I've been working on creating a regularization term that ensures that correlated attributes are given similar weights in a linear model. This helps to avoid some of the inconsistency in the weights of the correlated attributes. For more insight on the problem I'm trying to solve see: this post
Here is the regularization term: $\lambda \cdot r^2 \cdot (B_1 - B_2)^2$
Where $\lambda$ is the regularization parameter, $r$ is the correlation coefficient between the two attributes, and $B_1$ and $B_2$ are the model coefficients of the two attributes. You would need to extend the term for each pair of attributes that you are concerned about, which could be all pairs if you're dealing with a small number of attributes, or just the highly correlated ones.
If the attributes are highly correlated, and their coefficients in the linear model are very different, then a high loss penalty will be applied. Please let me know what you think of this novel regularization term, or if you've seen something like it already.

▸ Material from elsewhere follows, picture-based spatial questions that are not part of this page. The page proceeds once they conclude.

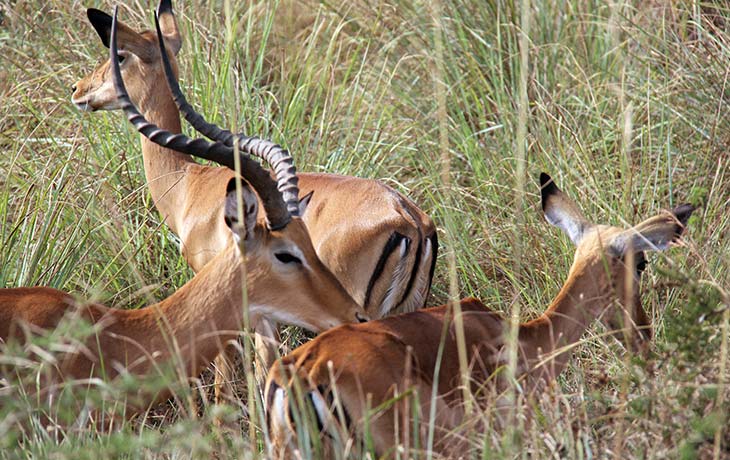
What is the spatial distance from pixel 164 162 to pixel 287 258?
6.74ft

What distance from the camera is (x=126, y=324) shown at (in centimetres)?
383

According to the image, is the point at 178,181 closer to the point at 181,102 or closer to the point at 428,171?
the point at 181,102

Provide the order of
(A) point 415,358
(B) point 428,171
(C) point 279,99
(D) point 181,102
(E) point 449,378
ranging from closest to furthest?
(A) point 415,358, (E) point 449,378, (D) point 181,102, (B) point 428,171, (C) point 279,99

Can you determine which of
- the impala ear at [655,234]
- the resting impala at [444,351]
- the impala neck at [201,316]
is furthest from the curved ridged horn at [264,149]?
the impala ear at [655,234]

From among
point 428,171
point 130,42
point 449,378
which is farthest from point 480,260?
point 130,42

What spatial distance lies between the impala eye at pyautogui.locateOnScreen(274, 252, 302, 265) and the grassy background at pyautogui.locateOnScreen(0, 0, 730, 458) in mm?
563

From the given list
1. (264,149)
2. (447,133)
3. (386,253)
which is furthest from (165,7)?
(386,253)

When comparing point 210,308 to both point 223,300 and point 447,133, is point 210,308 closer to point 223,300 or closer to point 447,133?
point 223,300

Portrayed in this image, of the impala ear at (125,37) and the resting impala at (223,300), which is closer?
the resting impala at (223,300)

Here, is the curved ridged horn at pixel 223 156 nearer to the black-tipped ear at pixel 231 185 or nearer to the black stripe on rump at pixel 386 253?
the black-tipped ear at pixel 231 185

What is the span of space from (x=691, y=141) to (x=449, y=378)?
2.64m

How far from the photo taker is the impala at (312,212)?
4719 millimetres

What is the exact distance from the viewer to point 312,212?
5.07 metres

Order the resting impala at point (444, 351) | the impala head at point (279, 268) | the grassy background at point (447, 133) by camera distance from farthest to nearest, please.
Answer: the grassy background at point (447, 133) → the impala head at point (279, 268) → the resting impala at point (444, 351)
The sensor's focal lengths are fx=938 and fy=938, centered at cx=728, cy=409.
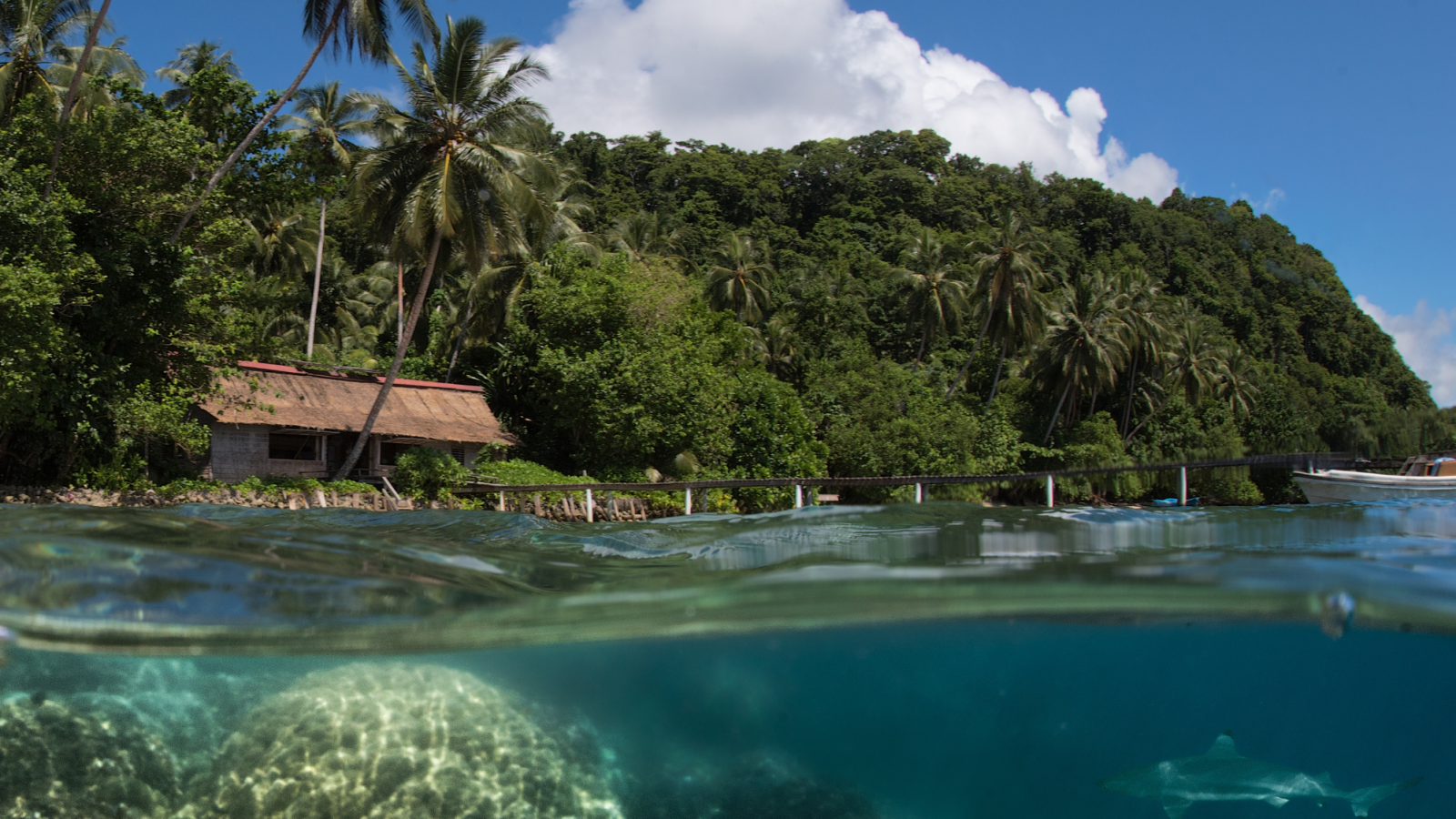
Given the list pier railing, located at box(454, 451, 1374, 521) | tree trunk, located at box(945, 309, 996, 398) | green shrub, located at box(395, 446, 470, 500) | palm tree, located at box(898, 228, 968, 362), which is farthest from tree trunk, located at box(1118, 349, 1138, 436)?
green shrub, located at box(395, 446, 470, 500)

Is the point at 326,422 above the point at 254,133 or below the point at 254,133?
below

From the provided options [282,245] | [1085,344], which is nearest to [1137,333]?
[1085,344]

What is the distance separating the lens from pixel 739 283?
45.8m

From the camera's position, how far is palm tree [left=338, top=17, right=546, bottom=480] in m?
23.1

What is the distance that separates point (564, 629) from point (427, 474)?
17760mm

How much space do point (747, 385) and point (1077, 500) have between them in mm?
11493

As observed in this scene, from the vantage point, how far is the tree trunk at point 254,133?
20312mm

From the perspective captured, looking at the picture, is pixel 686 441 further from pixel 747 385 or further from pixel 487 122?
pixel 487 122

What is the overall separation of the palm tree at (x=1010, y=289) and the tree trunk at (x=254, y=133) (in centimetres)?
3152

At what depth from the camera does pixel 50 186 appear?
706 inches

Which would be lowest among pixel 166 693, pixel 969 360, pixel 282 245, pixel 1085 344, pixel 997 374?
pixel 166 693

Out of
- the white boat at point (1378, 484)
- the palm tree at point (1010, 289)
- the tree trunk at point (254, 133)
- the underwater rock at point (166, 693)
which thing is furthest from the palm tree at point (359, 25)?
the palm tree at point (1010, 289)

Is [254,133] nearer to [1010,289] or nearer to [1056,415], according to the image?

Edit: Thank you for your feedback on the potential usefulness and flaws of this term. Based on Broele's suggestion, I first need to figure out how to handle negative correlations. Then I can take Luca Anzalone's suggestion of empirically testing the term on some actual data. So besides my broader question of "Is this a useful term for improving the stability and interpretability of a linear model's weights?" I now have the specific question, "How do I modify this term to handle negative correlations?". My first thought is to handle it with cases. If $r$ is negative, then use addition instead of subtraction:
$\lambda \cdot r^2 \cdot (B_1 + B_2)^2$
This means that when there is a high negative correlation, the coefficients should become the negation of each other. However, I'm concerned that this equation might drive all of the weights towards zero. Is there a better way to formulate this regularization term and still achieve the goal of making weights more similar when correlation is high, and similar value but negated with high negative correlation?